The City has adopted a Stormwater Management Plan to help improve water quality in the catchment. The plan focuses on the retrofitting of traditional stormwater systems to current best management practices. This includes the decommissioning of sumps, installation of gross pollutant traps, stormwater harvesting and the implementation of water sensitive urban design. The objectives of the stormwater management plan are:
  • Protection of property from flooding 
  • Improvement of water quality throughout the catchment 
  • Removal of stormwater outlets into Mandurah waterways 
  • Retrofitting of traditional stormwater systems such as fenced sumps 
  • Retention and restoration of bushland and buffer zones around wetlands 
  • Increasing amenity of the urban form and public open space 
  • Promotion of sustainable practices in the community. 

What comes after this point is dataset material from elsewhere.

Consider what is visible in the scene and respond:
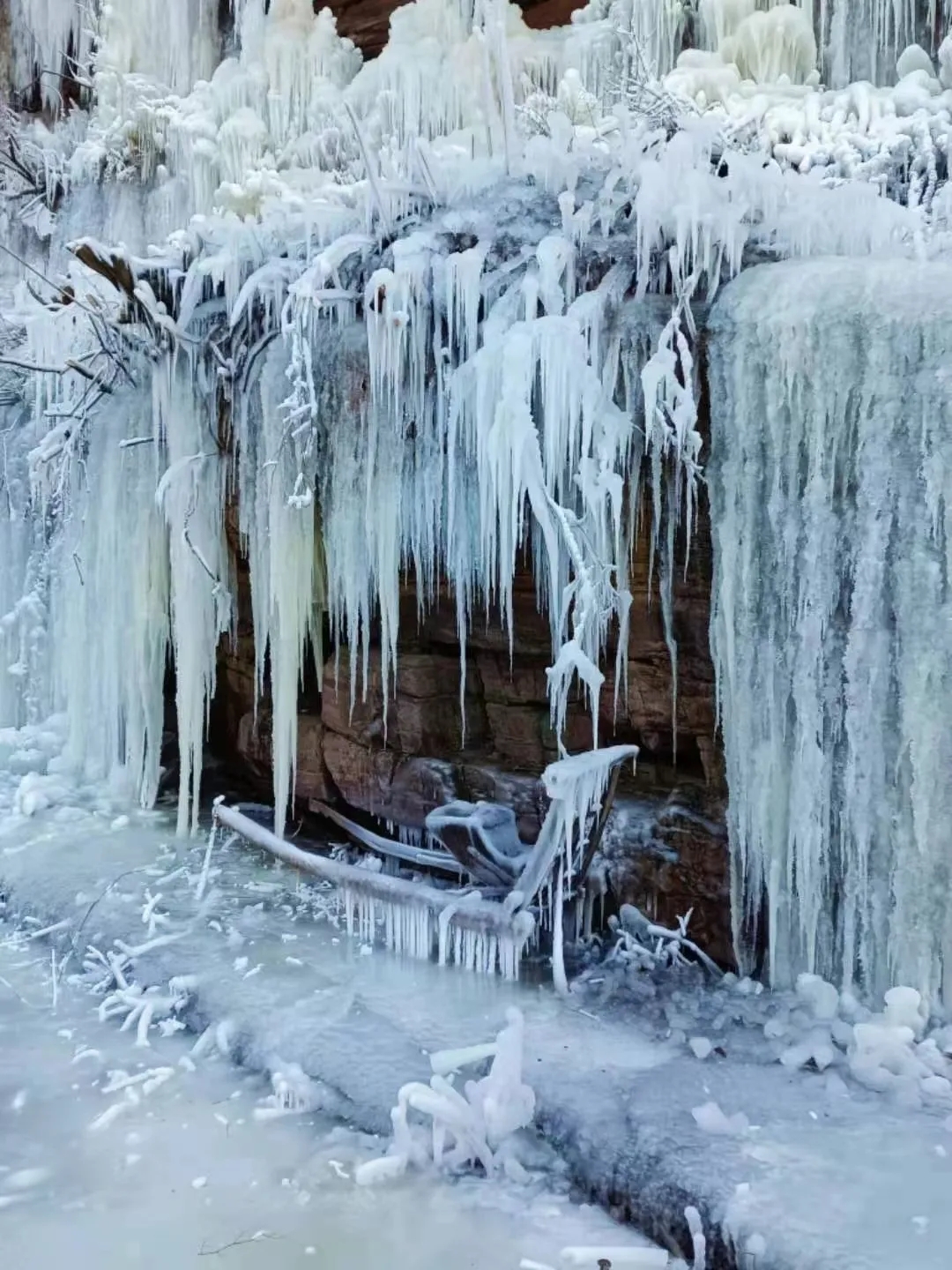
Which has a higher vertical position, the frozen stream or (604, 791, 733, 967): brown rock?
(604, 791, 733, 967): brown rock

What is Water Sensitive Urban Design?

Water sensitive urban design is an urban design approach into drainage and stormwater management to improve the management of the urban water cycle. It is a holistic approach that aims to improve water quality by minimising run off. Water sensitive urban design encourages water efficiency and in particular the reuse of water harvested in urban areas.

Onsite infiltration of stormwater, stormwater treatment measures and stormwater harvesting is encouraged to increase water efficiency and improve water quality.

Water sensitive urban design principles are now recognised as best management practice for stormwater management and have been widely adopted by local governments in the Peel-Harvey catchment. The City has joined other local governments in the region in adopting a Water Sensitive Urban Design Local Planning Policy to ensure new development is consistent with the principles of water sensitive urban design.

The City is a partner in the Cooperative Research Centre for Water Sensitive Cities that brings together university, industry, and government partners to help cities respond to pressing water problems for the benefit of current and future generations.